▶ **Texte fourni**

____

Nicolas Bedos revient avec Mascarade, présenté initialement au Festival de Cannes en Hors Compétition. Porté par un superbe quatuor d’acteurs, cette comédie dramatique des plus acides s’impose comme un des meilleurs films français de l’année.
Après le crochet OSS 117, Nicolas Bedos revient avec Mascarade, un projet 100% original qu’il a en tête depuis quelques années. En effet, l’auteur de Monsieur & Madame Adelman et La belle époque décide de nouveau de traiter les relations amoureuses, mais cette fois sous un prisme bien plus acidulé et pervers !
Mascarade nous présente donc Adrien (Pierre Niney), ex-danseur aux perspectives de carrière brisées, désormais compagnon de Martha (Isabelle Adjani). Cet actrice de renom, partageant son temps entre les soirées mondaines dans sa luxueuse villa et les tentatives de renouer avec sa carrière d’antan, met la pression sur son poulain pour écrire sa biographie.
C’est à cet instant qu’Adrien fera le rencontre de Margot (Marine Vacth), une arnaqueuse aussi belle qu’imprévisible. Alors qu’ils se rapprochent dangereusement, les deux jeunes amoureux vont mettre au point un plan machiavélique, impliquant un riche entrepreneur immobilier du nom de Simon (François Cluzet). Bien sûr, le stratagème ne se déroulera pas comme sur des roulettes,
Mascarade ou l’appel du vice
Avec Mascarade, Bedos troque le romantisme doux-amer de ses précédentes réalisations pour une comédie dramatique bien méchante à l’humour caustique. En prenant pour cadre la Côte d’Azur et les environs Niçois (milieu qu’il connaît bien selon ses propres termes), le réalisateur affiche un univers cinégénique où le vice et l’avarice côtoient les paillettes et le luxe.
Loin d’en faire une critique acerbe des riches ou de la Jet set du milieu du spectacle (le film n’a pas vraiment cette vocation et n’affiche aucun manichéisme ou aspect binaire), Mascarade se veut avant tout un film d’arnaque, où de jeunes protagonistes cassés par la vie décident d’entourlouper d’autres individus également hantés par leurs propres cicatrices.
De ce postulat de base directement hérité d’un certain cinéma américain des 70’s-90’s, Nicolas Bedos se fait on ne peut plus plaisir dans un élan misanthrope curieusement jubilatoire, sans toutefois asséner de beaux discours pontifiants (le spectateur reste toujours maître du regard porté envers ces personnages). Cette réussite, on la doit à l’écriture du film : non pas dans son intrigue qui a forcément des tournures narratives investies des codes du genre, mais dans la manière d’interconnecter les divers arcs du récit (qui se révèle habile et fluide) tout en dressant des portraits truculents tout en nuances de gris.

____

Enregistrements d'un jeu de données
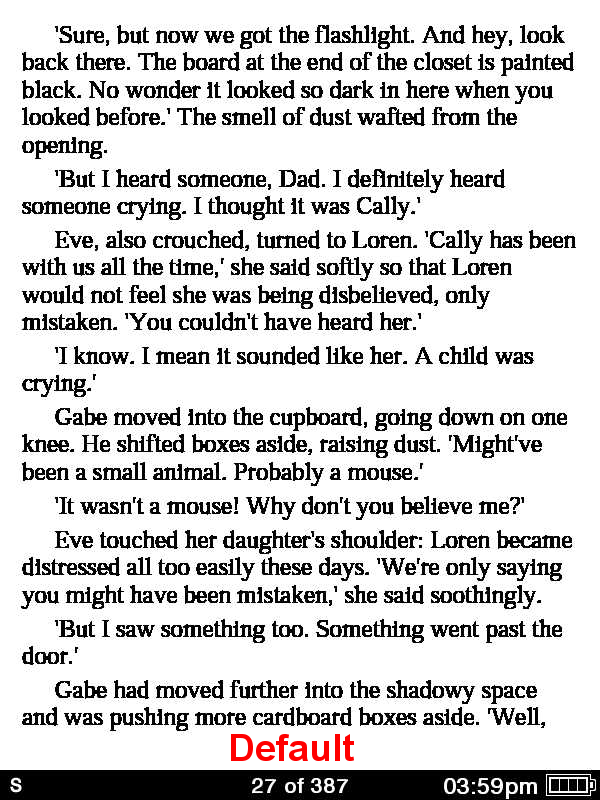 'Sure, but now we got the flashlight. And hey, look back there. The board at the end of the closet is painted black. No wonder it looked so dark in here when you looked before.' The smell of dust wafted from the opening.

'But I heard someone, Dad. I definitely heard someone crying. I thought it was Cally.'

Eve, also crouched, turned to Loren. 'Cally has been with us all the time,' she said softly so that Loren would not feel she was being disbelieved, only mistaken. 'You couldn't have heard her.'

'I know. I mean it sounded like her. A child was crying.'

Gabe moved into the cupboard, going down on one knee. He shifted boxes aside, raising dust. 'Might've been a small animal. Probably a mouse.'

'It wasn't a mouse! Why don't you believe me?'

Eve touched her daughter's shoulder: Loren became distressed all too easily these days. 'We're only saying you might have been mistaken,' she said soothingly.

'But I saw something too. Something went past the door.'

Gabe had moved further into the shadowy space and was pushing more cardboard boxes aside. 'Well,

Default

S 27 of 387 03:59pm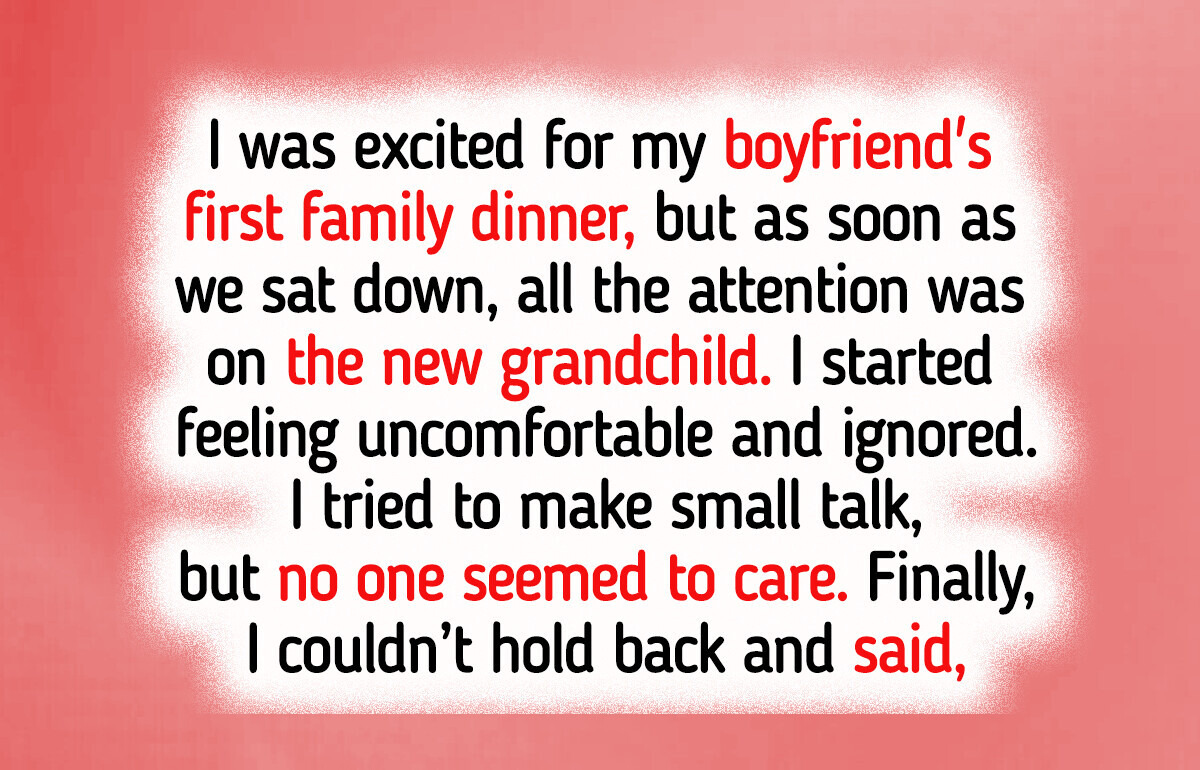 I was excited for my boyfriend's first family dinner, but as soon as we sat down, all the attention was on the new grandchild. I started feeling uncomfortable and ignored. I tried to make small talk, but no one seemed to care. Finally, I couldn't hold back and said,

____

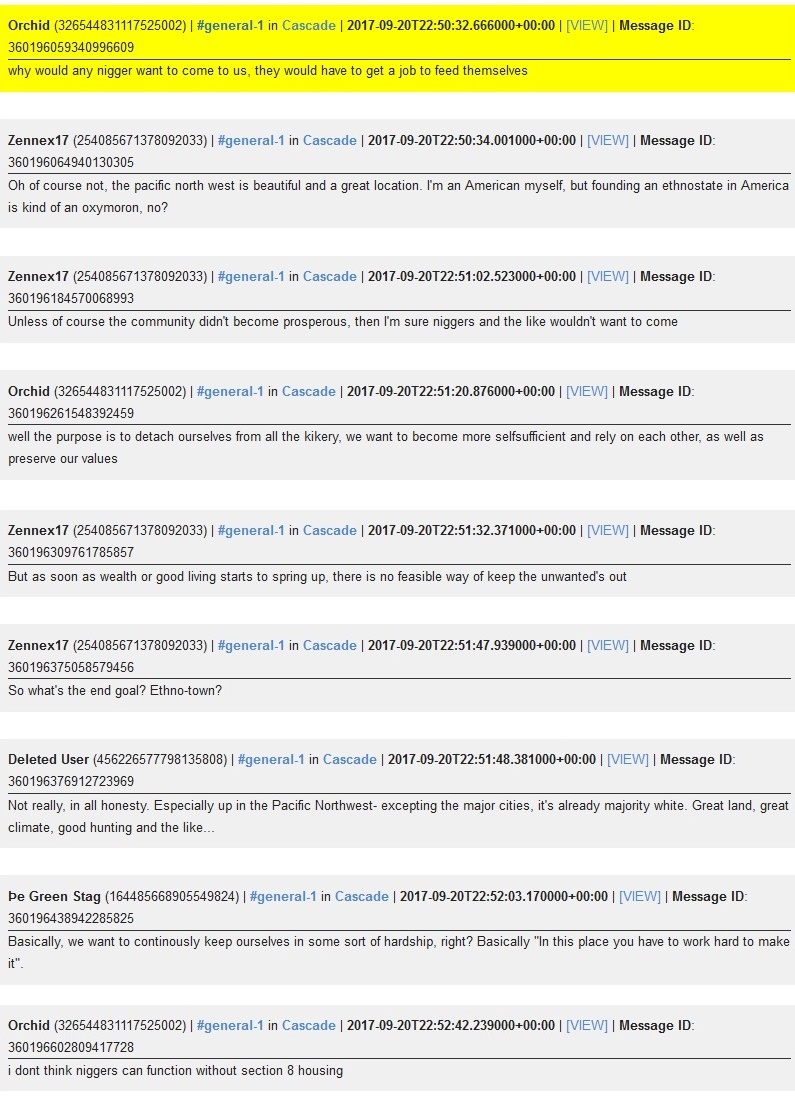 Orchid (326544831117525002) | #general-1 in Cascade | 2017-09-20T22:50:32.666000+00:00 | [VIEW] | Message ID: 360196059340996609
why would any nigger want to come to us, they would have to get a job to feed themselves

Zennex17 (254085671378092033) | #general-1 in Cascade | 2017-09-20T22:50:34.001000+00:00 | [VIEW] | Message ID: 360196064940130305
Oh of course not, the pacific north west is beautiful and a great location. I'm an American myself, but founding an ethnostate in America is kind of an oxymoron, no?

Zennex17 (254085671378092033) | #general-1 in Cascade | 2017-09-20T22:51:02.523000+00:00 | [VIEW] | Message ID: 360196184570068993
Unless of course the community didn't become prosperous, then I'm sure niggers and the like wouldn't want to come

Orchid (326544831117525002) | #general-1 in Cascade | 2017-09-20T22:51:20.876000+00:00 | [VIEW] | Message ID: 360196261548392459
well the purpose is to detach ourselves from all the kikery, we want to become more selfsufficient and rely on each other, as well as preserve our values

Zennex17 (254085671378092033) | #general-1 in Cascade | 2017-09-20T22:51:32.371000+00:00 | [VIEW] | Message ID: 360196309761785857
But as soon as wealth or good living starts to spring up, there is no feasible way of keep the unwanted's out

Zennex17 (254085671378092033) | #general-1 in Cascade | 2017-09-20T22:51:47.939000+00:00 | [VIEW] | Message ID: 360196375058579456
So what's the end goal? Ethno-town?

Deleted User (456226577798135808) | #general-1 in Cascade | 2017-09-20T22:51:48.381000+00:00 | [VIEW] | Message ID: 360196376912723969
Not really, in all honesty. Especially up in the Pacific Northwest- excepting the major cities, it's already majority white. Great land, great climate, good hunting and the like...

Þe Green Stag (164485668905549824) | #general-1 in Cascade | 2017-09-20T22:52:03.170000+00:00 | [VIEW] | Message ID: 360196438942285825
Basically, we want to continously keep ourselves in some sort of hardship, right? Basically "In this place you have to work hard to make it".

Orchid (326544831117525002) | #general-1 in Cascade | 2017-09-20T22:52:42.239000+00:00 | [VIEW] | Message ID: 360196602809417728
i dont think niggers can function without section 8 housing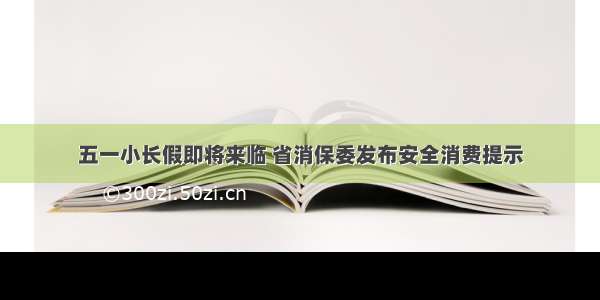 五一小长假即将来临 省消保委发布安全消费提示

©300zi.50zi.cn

____

▶ **Question 1**
Dans la critique de Mascarade, quelle région sert de cadre au film ?
▶ **Question 2**
Poursuivez la critique du film Mascarade à partir de sa dernière phrase.

▶ **Résultat obtenu 1**
La Côte d'Azur et les environs niçois.

▶ **Résultat obtenu 2**
Une belle brochette de pourris
Il faut donc saluer le quatuor d’acteurs principaux, tous impeccables. Isabelle Adjani fait un retour plein de panache sur le devant de la scène en femme oisive et obsédée par sa gloire passée ou bien le regard des gens. Pierre Niney s’impose encore une fois comme un des meilleurs acteurs du paysage français actuel, dans un rôle de gigolo aveuglé par l’appât du gain (tout en convoquant une empathie surprenante de par son trauma initial) et à contre-courant de ses précédentes performances.
Dans cet univers pourri jusqu’à la moelle, François Cluzet tire son épingle du jeu en personnage empli de douceur et de sincérité, mais qui sera piégé par la vraie performance de Mascarade, à savoir celle de Marine Vacth ! En effet, si le reste de la distribution offre un acting solide (dont Emmanuelle Devos et Laura Morante) , l’actrice crève l’écran dans un fascinant portrait de femme à la frontière de la folie, tout en ayant une humanité et une faiblesse enfouies au plus profond d’un cœur désormais sellé sous clé.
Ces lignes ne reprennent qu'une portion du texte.